All businesses (whether public or private sector) rely on external suppliers to deliver some or all of their services and infrastructure. The UK public sector has a highly mature model of outsourcing ICT services and taking advantage of the economies that this can deliver. Approximately 65% of central Government ICT provision is outsourced to the private sector, unlike any other part of the public sector. This ensures that Government gets the best resources and capability to support the development and delivery of Government policies. The Gershon report of 2005 highlighted that poor relationships between Government and its suppliers had negative impacts on value for money and delivery of ICT services. Additionally, suppliers were managing Government better than we were managing them. This manifested itself in suppliers not providing the best resource available, not delivering their contractual commitments and in some instances maximising their financial return and taking resources off one Government project to deliver another.
As a result, the Supply Management Initiative (SMI) was launched by the CIO Council in 2006, to support delivery of the Transformational Government strategy. The original objective of the SMI was to enable HMG to become a world class purchaser of ICT, driving up performance, value and capability. Two strands were created:
- Performance improvement via a Common Assessment Framework (CAF) and regular pan Government Supplier forums
- Value and Capability Improvement via the Strategic Supply Board (SSB) and it’s associated ‘Tiger Teams’
The Office of Government Commerce (OGC) now delivers a mature framework of performance assessment through bi-annual performance reviews via the CAF. The 6th CAF report measured performance from July 2008-December 2008. It assessed 150 contracts covering annual spend of over £5bn – approximately 40% of total public sector ICT spend. Since CAF1 in 2006, average performance has improved by 10% in all areas measured.

In January 2007, at the request of the CIO Council and Cabinet Office, OGC launched the CAF360 – a supplier assessment of departmental performance. This complements the departments’ assessment of suppliers and provides a rounded view of areas to drive increased delivery performance from key contracts.

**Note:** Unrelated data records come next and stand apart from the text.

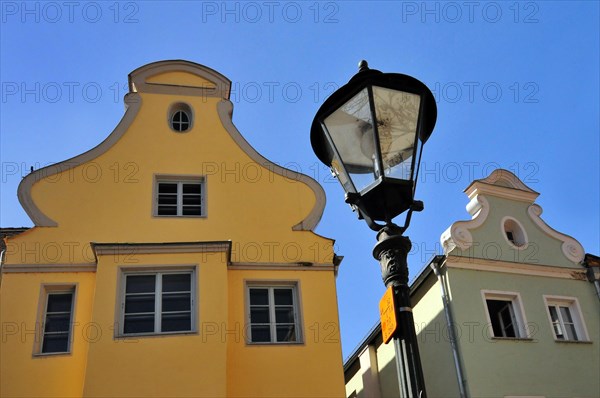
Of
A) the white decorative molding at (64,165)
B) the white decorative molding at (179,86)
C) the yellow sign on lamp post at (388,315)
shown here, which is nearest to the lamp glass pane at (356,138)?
the yellow sign on lamp post at (388,315)

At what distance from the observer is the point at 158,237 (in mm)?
12891

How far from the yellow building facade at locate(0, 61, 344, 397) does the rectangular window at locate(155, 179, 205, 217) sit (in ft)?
0.09

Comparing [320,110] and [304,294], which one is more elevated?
[304,294]

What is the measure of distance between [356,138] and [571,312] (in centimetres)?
1436

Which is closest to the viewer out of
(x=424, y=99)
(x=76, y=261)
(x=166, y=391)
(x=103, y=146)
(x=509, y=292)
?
(x=424, y=99)

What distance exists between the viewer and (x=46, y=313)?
476 inches

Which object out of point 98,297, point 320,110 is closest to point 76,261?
point 98,297

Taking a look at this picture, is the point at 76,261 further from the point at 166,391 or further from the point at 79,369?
the point at 166,391

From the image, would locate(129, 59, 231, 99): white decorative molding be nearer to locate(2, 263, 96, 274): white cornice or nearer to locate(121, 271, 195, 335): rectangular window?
locate(2, 263, 96, 274): white cornice

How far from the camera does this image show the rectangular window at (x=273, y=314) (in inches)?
491

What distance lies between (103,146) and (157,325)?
4.53 metres

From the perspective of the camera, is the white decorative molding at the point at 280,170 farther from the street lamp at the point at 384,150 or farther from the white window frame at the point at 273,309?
the street lamp at the point at 384,150

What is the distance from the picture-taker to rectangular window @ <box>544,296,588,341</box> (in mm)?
16586

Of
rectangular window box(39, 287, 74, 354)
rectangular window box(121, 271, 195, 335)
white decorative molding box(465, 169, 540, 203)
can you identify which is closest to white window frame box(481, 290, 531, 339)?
white decorative molding box(465, 169, 540, 203)
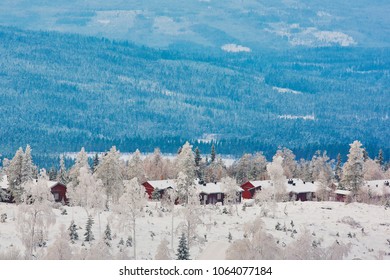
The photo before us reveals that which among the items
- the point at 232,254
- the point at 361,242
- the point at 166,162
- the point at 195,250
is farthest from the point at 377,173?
the point at 232,254

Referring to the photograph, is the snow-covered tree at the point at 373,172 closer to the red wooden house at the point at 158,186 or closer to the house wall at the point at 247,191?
the house wall at the point at 247,191

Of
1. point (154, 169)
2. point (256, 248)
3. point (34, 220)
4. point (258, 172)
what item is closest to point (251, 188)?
point (258, 172)

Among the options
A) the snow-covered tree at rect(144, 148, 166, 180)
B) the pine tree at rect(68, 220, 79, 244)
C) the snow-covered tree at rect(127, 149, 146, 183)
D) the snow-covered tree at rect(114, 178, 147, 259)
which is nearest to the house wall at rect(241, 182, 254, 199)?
the snow-covered tree at rect(127, 149, 146, 183)

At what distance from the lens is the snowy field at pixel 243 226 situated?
70375 millimetres

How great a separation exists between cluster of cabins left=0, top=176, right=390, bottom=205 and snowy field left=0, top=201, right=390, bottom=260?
14.3 metres

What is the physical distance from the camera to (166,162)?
142 metres

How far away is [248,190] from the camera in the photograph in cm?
12212

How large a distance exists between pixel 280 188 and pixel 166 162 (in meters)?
46.3

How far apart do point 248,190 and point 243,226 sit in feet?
190

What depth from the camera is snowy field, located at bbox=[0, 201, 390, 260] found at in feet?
231

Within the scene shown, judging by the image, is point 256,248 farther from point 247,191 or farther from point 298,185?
point 298,185

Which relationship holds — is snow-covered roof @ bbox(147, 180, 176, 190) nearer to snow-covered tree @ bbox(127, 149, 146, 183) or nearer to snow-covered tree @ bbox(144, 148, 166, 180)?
snow-covered tree @ bbox(127, 149, 146, 183)

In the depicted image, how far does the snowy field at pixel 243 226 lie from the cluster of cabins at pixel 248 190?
1429 cm

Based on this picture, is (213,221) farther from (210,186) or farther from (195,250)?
(210,186)
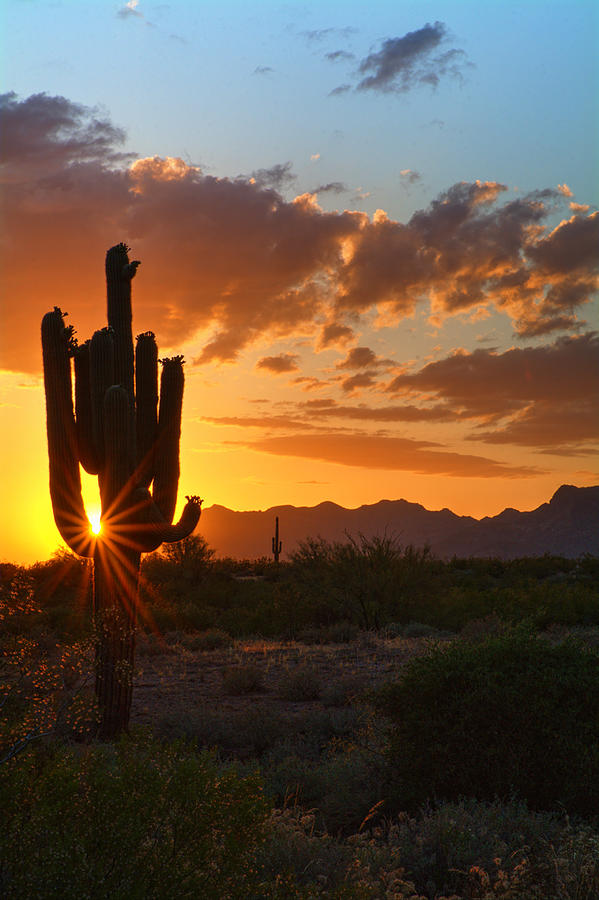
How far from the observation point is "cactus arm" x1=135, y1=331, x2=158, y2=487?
12656mm

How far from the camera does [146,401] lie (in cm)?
1291

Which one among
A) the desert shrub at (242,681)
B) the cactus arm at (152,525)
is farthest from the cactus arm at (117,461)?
the desert shrub at (242,681)

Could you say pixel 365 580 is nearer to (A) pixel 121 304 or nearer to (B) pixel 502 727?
(A) pixel 121 304

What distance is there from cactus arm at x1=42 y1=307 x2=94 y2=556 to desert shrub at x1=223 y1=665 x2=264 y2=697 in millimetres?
3456

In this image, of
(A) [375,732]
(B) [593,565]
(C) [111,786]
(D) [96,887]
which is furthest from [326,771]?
(B) [593,565]

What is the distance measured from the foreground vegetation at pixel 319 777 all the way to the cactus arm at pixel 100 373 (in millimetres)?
3386

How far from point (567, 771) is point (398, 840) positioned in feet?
6.39

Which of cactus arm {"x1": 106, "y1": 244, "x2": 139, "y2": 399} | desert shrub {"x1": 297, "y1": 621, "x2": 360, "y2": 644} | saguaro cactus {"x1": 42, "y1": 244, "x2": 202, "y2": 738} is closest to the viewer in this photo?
saguaro cactus {"x1": 42, "y1": 244, "x2": 202, "y2": 738}

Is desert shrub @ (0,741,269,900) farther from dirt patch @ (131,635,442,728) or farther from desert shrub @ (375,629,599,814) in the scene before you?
dirt patch @ (131,635,442,728)

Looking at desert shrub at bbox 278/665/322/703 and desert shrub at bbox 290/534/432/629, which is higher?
desert shrub at bbox 290/534/432/629

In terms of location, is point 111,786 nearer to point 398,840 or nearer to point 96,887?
point 96,887

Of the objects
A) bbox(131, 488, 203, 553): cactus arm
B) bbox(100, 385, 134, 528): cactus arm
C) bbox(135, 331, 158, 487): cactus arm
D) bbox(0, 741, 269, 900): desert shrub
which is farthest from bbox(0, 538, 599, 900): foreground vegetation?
bbox(135, 331, 158, 487): cactus arm

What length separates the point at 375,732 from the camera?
30.3ft

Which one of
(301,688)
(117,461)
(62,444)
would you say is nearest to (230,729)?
(301,688)
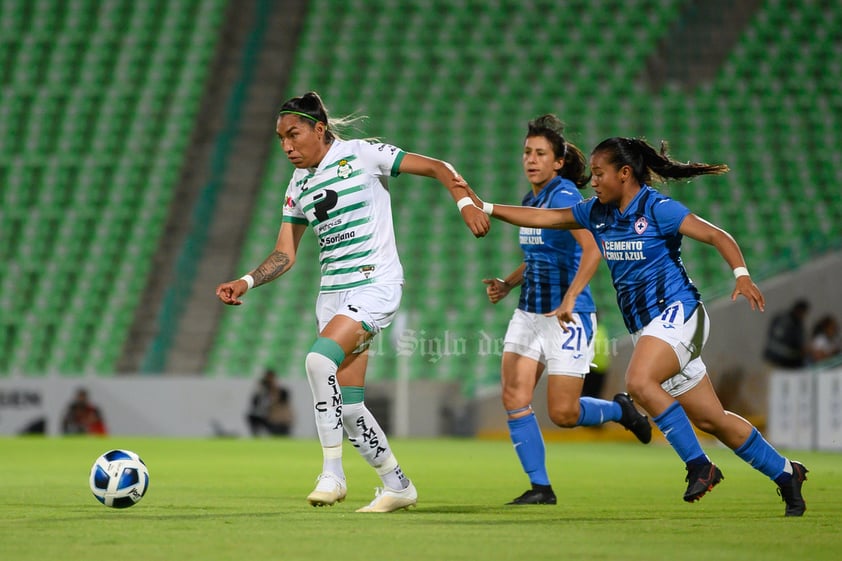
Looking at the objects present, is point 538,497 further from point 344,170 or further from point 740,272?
point 344,170

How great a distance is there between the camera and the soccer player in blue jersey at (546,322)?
7340 mm

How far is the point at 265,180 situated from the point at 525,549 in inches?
725

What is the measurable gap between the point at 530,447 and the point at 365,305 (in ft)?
4.87

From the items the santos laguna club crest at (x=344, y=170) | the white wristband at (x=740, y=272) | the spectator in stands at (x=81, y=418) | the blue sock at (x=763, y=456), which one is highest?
the santos laguna club crest at (x=344, y=170)

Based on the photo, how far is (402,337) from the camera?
60.1ft

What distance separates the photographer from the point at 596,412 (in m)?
7.66

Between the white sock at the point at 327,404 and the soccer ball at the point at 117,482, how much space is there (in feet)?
3.16

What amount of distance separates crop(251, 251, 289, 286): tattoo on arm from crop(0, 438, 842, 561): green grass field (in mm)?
1156

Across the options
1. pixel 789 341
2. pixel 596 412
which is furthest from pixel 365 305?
pixel 789 341

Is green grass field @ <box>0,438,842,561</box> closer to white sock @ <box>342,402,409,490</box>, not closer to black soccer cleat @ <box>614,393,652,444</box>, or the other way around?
white sock @ <box>342,402,409,490</box>

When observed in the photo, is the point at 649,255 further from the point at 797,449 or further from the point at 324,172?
the point at 797,449

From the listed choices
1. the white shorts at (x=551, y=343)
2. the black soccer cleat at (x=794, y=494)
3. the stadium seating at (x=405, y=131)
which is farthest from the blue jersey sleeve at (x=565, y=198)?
the stadium seating at (x=405, y=131)

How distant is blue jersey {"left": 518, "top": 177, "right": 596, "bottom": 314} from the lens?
7449 mm

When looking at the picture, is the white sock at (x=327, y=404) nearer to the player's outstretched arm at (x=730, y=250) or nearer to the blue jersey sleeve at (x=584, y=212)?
the blue jersey sleeve at (x=584, y=212)
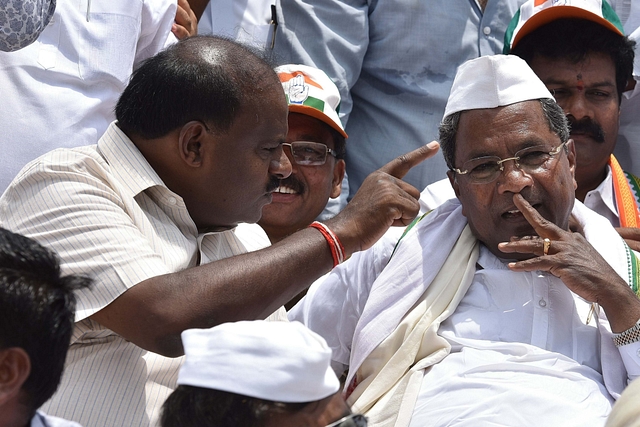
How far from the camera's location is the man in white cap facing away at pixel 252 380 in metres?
1.73

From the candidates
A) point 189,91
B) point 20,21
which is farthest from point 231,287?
point 20,21

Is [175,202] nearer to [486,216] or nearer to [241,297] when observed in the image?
[241,297]

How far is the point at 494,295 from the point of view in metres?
3.44

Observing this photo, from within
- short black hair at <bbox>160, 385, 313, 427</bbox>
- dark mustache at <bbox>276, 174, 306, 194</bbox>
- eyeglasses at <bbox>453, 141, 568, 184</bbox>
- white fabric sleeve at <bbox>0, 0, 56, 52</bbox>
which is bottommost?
dark mustache at <bbox>276, 174, 306, 194</bbox>

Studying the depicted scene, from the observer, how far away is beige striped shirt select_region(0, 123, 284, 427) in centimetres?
246

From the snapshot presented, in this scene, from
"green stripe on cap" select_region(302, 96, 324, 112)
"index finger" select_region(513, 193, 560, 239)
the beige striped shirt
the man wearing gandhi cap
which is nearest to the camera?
the beige striped shirt

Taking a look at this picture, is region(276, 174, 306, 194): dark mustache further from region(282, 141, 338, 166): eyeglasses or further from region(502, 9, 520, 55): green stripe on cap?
region(502, 9, 520, 55): green stripe on cap

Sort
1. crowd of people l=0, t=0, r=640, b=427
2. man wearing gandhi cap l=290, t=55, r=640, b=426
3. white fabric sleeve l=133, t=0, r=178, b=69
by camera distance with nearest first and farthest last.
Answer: crowd of people l=0, t=0, r=640, b=427 < man wearing gandhi cap l=290, t=55, r=640, b=426 < white fabric sleeve l=133, t=0, r=178, b=69

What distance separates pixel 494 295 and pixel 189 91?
4.73 ft

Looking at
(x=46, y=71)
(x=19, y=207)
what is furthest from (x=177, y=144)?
(x=46, y=71)

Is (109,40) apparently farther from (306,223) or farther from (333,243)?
(333,243)

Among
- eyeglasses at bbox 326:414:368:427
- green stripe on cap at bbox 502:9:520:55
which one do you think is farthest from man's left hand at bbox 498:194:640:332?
green stripe on cap at bbox 502:9:520:55

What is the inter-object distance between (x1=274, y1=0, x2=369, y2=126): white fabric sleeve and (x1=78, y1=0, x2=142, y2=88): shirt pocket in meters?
0.99

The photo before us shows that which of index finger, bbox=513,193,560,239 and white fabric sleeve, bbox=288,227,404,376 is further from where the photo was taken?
white fabric sleeve, bbox=288,227,404,376
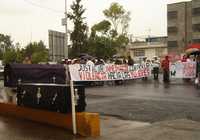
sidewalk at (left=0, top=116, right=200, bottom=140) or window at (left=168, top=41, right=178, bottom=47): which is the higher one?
window at (left=168, top=41, right=178, bottom=47)

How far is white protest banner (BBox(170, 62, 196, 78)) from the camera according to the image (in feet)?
87.1

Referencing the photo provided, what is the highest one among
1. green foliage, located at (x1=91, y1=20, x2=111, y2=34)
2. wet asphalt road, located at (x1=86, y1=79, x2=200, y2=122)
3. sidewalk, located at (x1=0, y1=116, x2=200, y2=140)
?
green foliage, located at (x1=91, y1=20, x2=111, y2=34)

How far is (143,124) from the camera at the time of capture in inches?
401

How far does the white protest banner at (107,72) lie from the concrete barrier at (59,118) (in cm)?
910

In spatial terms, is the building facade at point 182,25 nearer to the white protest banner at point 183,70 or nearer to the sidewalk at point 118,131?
the white protest banner at point 183,70

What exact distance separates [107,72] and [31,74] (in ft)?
38.5

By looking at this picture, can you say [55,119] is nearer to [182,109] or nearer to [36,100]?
[36,100]

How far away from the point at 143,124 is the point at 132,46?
101 m

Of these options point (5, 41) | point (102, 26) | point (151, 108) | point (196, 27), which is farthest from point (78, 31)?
point (5, 41)

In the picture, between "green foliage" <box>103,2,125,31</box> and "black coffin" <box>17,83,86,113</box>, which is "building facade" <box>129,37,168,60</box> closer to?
"green foliage" <box>103,2,125,31</box>

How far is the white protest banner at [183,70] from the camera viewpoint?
1045 inches

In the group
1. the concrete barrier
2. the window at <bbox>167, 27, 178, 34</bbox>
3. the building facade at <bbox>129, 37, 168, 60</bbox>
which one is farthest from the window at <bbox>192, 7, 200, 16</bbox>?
the concrete barrier

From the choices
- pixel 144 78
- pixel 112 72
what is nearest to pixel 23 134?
pixel 112 72

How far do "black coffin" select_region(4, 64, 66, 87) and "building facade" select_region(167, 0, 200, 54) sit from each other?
79.0 m
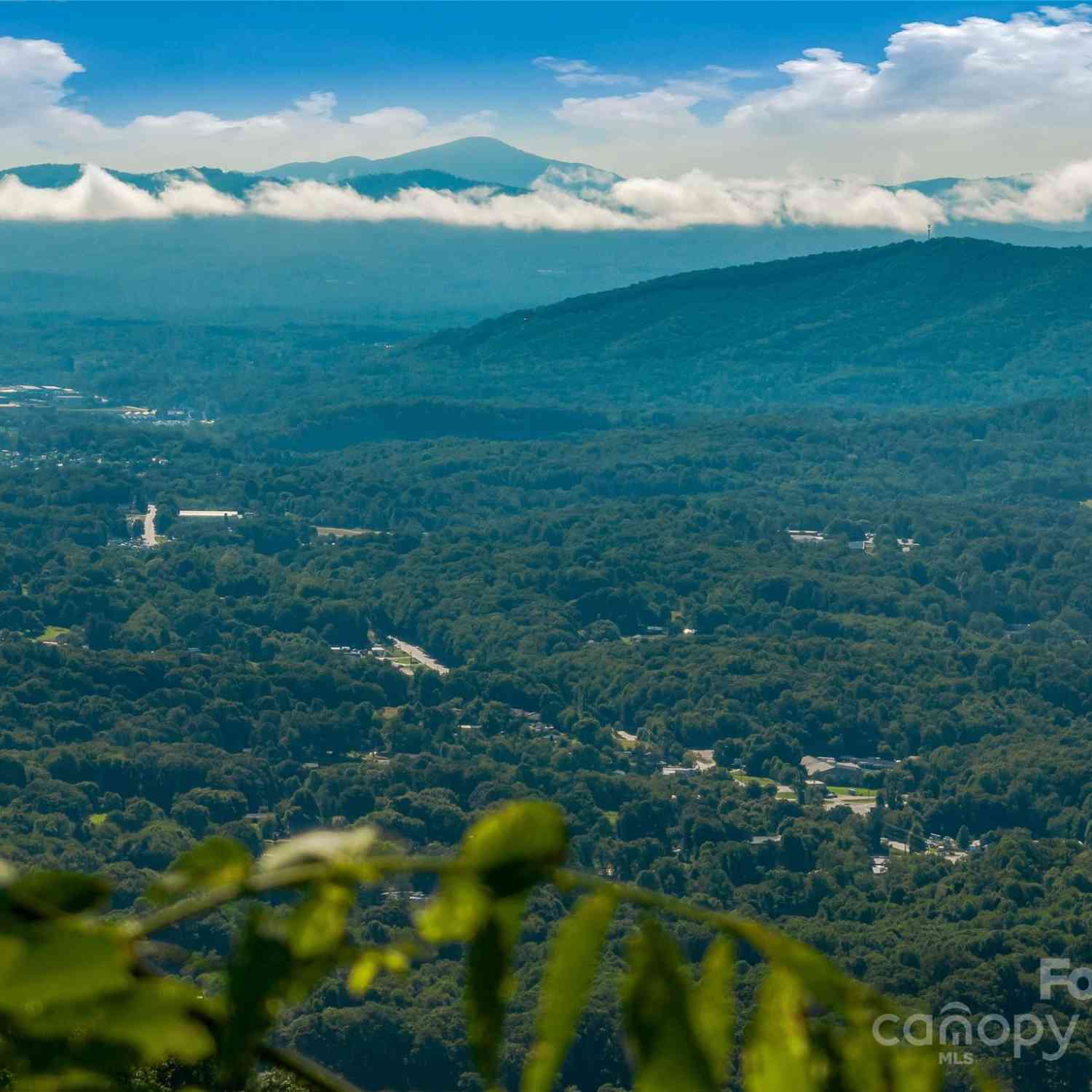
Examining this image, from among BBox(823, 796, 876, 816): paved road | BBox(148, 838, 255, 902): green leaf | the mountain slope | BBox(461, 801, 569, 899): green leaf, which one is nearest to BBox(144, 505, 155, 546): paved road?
BBox(823, 796, 876, 816): paved road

Individual supplier Performance Improvement Plans measure progress against the three key objectives and are designed to address shortfalls in delivery and measure cash savings.
A number of tools to improve programme and project delivery have been delivered by joint Industry/Government working groups (‘Tiger Teams’) that are now being implemented by public sector bodies. These include a standard Pre-procurement Qualification Questionnaire (PQQ), Procurement Qualification Toolkit (PQT), ICT services model contract and the Joint Statement of Intent (JSI). All of these tools are available to public sector bodies via the OGC website.
However, despite four years of joint work, delivery performance has improved only incrementally and the pace of improvement is beginning to plateau. ICT programmes and projects continue to run behind time, quality and cost parameters and the average procurement of an ICT services contract takes 77 weeks.
The improvement in overall performance is shown in the following chart:

OGC, Cabinet Office, CIO Council and Industry are now developing a revised programme of work to address the joint challenges of tightening economic circumstances alongside increasing requirements for better commercial outcomes and delivery. This work will report to the CIO Council in January 2010. Elements of this review will include strengthened governance and strategic alignment to the ICT Strategy for Government (and it’s associated ICT Procurement Strategy), targets for CAF delivery scores to increase to 3.5 or more by 2015 and increased access to Government contracts and procurements by Small, Medium Enterprises (SMEs) by 2015.

Firstly, I’d just like to make clear these comments are non-political and are made here as there isn’t a commentable version of the draft strategy available elsewhere.
Given that central government is ‘approximately 65%’ outsourced this is one of the most critical aspects to the strategy – ensuring government’s IT strategic suppliers actually deliver IT successfully. It’s also the one where, evidently, there’s been the most difficulty and the least room for maneouvre.
To put the above into context:
In 2004, ministers set a target for 70% of major Government IT projects to be delivered ‘on time, on budget and to specification and budget’ by the following year(see http://www.egovmonitor.com/node/1320). This represented a 2-3x increase in performance levels at the time.
In 2007, a central government CIO is said to have disclosed that only 30% of projects were compliant. (See: http://bit.ly/5bRemC). In May 2009, the Transformational Government annual report stated that only 55% of projects were on target, which was a major improvement but still leaves nearly half falling below requirements.
At the same time, according to the report, Government IT spending has increased by £1.24bn since the start of the Transformational Government strategy in 2005/6 – the biggest contributor to this rise being the Ministry of Defence (presumably owing largely to UK military operations).
This is despite the Government’s CIO Council’s target to reduce government IT costs by 20% by 2011.
This year’s figures didn’t include IT expenditure for the Scottish and Welsh public sectors, though the previous report estimated Wales’ spending last year at £225m and Scotland’s at £600m in 2005/06. If these to be actually included in the overall sum, UK government IT expenditure would be an estimated £14.5bn.
So while government IT costs rise, the performance of key IT government suppliers falls.
Research by the Government’s CIO Council on the performance of the Government’s ‘top 13 IT suppliers’ published in the last T-Gov annual report shows around 70% are rated ‘not good’.
From January to June 2008, overall only a quarter of these strategic suppliers were rated ‘good’ – compared with a third a year ago – while the very small percentage classed as ‘excellent’ showed no change from last year.
It adds that over 37% of public sector IT expenditure – equivalent to some £4.7bn per year – is shared between just 13 companies. According to the strategy above, this equates to around 150 contracts which need to be managed.
While this section briefly touches on the problems and the solutions, I’d suggest more radical steps are now required to bring about a step-change in supplier performance and to better manage the key spend.